> _What you need to do_:
Lines from the beginning of the entries up to and including the one with "No-feature baseline: No feature information" must be duplicated word for word; leave out all others.

Extracted data entries
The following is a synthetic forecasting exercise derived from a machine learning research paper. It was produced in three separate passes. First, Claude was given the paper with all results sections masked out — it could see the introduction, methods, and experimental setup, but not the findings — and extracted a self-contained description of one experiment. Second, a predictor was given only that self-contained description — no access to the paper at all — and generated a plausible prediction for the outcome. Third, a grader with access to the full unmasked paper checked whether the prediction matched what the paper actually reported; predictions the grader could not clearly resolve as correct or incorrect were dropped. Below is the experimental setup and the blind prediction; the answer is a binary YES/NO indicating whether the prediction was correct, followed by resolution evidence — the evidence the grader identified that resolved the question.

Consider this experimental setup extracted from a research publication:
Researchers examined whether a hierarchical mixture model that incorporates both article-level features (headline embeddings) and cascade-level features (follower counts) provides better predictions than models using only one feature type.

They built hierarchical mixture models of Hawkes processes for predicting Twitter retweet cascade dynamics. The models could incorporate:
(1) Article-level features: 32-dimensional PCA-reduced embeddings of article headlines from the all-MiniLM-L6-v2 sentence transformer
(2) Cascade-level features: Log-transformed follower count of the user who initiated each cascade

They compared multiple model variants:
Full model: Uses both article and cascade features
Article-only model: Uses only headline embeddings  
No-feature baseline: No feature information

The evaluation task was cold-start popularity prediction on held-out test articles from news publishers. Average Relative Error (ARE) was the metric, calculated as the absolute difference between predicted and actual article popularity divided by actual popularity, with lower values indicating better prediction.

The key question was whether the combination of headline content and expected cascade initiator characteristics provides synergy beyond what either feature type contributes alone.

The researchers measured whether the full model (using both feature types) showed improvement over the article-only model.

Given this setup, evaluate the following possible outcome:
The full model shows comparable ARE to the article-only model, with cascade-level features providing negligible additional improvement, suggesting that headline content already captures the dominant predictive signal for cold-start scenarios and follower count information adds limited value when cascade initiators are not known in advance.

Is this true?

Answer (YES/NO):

> _Output for this task_:
The following is a synthetic forecasting exercise derived from a machine learning research paper. It was produced in three separate passes. First, Claude was given the paper with all results sections masked out — it could see the introduction, methods, and experimental setup, but not the findings — and extracted a self-contained description of one experiment. Second, a predictor was given only that self-contained description — no access to the paper at all — and generated a plausible prediction for the outcome. Third, a grader with access to the full unmasked paper checked whether the prediction matched what the paper actually reported; predictions the grader could not clearly resolve as correct or incorrect were dropped. Below is the experimental setup and the blind prediction; the answer is a binary YES/NO indicating whether the prediction was correct, followed by resolution evidence — the evidence the grader identified that resolved the question.

Consider this experimental setup extracted from a research publication:
Researchers examined whether a hierarchical mixture model that incorporates both article-level features (headline embeddings) and cascade-level features (follower counts) provides better predictions than models using only one feature type.

They built hierarchical mixture models of Hawkes processes for predicting Twitter retweet cascade dynamics. The models could incorporate:
(1) Article-level features: 32-dimensional PCA-reduced embeddings of article headlines from the all-MiniLM-L6-v2 sentence transformer
(2) Cascade-level features: Log-transformed follower count of the user who initiated each cascade

They compared multiple model variants:
Full model: Uses both article and cascade features
Article-only model: Uses only headline embeddings  
No-feature baseline: No feature information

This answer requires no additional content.